Have you ever wondered how often you should wash your hair?
Apparently, millions of people are looking for the answer to this question - it pops up on the first page of Google when typing ‘how often should I’, mixed in with questions about cleaning garbage disposals and pooping. Interesting.
So, how often should you wash your hair?
Well, why do you wash your hair? The most common answer: it gets greasy.
Your hair gets greasy for the same reason your face gets oily, you have glands that produce something called sebum to protect your scalp, skin and hair. These are your sebaceous glands and they are located next to your hair roots in the layer of skin called the dermis.
Genetics, hormones, diet, and general health are just a few factors that can affect how much sebum you produce at any given time. During puberty, the hormone dihydrotestosterone, or DHT, triggers sebaceous glands to produce excessive sebum, which is why so many of us have extra greasy hair and acne during those awesome years.
But even if you have natural sebum production of Soul Glo proportions, washing your hair often may not be the answer. Dermatologist and director of Boston Medical Center's hair clinic Lynne Goldberg told Business Insider "It's paradoxical, but people who wash their hair a lot to get rid of oil are drying out their scalp and producing more oil."
Quick chemistry lesson - The ingredients in shampoo responsible for cleaning and lathering are called surfactants, short for "surface-active agents." Check out your shampoo ingredients: some common surfactants are SODIUM LAURYL SULFOACETATE, TRIDECETH-12, and C11-15 PARETH-7. Surfactant molecules are long chains of atoms - one end is hydrophilic (attracted to water) and the other end is hydrophobic (repelled by water). The hydrophobic end connects itself to your sebum while the hydrophilic end remains anchored in water. As you rinse your hair, the sebum is washed away and when you regularly remove your protective sebum, your body is prompted to replace it; your sebaceous glands are activated.

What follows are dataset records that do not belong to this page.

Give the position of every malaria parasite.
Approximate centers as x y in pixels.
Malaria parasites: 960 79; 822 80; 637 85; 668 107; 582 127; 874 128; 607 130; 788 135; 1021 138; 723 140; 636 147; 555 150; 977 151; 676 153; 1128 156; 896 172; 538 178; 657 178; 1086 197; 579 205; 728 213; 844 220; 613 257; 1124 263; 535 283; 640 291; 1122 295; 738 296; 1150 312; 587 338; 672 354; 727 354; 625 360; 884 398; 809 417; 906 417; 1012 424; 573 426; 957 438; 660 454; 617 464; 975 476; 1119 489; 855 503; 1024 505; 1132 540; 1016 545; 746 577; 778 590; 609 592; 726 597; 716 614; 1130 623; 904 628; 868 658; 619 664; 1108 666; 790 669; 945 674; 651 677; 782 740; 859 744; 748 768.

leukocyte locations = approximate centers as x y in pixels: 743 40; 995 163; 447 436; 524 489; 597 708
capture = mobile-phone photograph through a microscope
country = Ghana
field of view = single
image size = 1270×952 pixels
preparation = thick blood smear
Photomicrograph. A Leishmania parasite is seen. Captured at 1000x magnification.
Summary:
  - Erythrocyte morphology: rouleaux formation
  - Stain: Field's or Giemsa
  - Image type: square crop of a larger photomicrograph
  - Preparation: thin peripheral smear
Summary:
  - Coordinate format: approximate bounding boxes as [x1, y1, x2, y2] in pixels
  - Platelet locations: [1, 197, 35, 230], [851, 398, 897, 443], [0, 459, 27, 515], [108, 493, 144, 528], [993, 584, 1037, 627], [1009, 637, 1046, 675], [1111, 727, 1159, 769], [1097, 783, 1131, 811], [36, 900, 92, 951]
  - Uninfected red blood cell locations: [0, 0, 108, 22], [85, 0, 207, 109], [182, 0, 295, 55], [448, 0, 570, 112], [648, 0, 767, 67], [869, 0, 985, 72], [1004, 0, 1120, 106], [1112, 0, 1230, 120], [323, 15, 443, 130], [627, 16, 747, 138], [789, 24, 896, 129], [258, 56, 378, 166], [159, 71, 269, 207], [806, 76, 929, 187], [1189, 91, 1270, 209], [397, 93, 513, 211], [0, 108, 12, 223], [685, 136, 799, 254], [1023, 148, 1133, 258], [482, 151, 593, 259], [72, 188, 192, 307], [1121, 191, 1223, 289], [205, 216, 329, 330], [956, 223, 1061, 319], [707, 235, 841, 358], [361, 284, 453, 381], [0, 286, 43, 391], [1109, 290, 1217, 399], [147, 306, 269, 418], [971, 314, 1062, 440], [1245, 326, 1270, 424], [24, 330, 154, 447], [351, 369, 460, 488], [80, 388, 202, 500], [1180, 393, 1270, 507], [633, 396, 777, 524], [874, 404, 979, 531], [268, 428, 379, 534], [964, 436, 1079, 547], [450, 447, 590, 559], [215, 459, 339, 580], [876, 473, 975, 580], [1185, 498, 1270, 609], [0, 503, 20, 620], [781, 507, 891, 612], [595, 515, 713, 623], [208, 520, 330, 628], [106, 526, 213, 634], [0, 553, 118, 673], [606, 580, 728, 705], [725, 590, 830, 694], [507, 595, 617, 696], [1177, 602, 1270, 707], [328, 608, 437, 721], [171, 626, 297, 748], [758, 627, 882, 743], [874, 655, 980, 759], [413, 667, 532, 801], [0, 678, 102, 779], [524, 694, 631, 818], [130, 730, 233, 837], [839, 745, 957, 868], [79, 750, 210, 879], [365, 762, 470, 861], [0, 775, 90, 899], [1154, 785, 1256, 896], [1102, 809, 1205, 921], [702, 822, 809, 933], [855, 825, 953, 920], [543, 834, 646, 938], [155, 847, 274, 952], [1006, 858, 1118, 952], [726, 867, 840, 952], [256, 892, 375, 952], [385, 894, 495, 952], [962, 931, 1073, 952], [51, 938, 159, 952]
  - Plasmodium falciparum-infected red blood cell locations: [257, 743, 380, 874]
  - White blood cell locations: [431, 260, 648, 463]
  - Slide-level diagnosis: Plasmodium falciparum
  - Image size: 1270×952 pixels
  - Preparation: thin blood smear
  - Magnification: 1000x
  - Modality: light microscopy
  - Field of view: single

There is a theory that you can actually train your glands to produce less oil. The concept is the body understands there is an ideal equilibrium of oil, and it will work to attain this balance. So, more washing means more oil, and less washing means less oil.
It turns out the answer to how often you should wash your hair is different for everyone but most dermatologists and hair stylists will tell you - no one should be washing their hair every day.
When trying to determine the right amount of washing for you, there are a few factors to keep in mind:
- Your hair texture: Texture matters because it affects how quickly sebum works its way from your roots to the ends of your hair. Coarse or curly hair has more natural obstacles and slows down your sebum. If you have hair like this you may only need to shampoo once a week. If your hair is fine and straight you may want to shampoo two or three times a week.
- How you chemically treat your hair: If your hair is damaged from coloring or texturizing processes, you should wash it less and focus more on nourishing treatments like Surface Hair Bassu Hydrating Masque to rejuvenate your scalp and hair.
- Your skin type: If you are prone to acne (especially around the hairline), you may want to shampoo your hair every other day. If you tend to be dry, try every third or fourth day, or even once a week.
It may be hard to change your routine at first, but give it a little time. Take notice of things like less itching and flaking on your scalp, healthier and thicker feeling hair, and style manageability. You may also be surprised at how much extra time you’ll have when you’re not washing and styling your hair as often!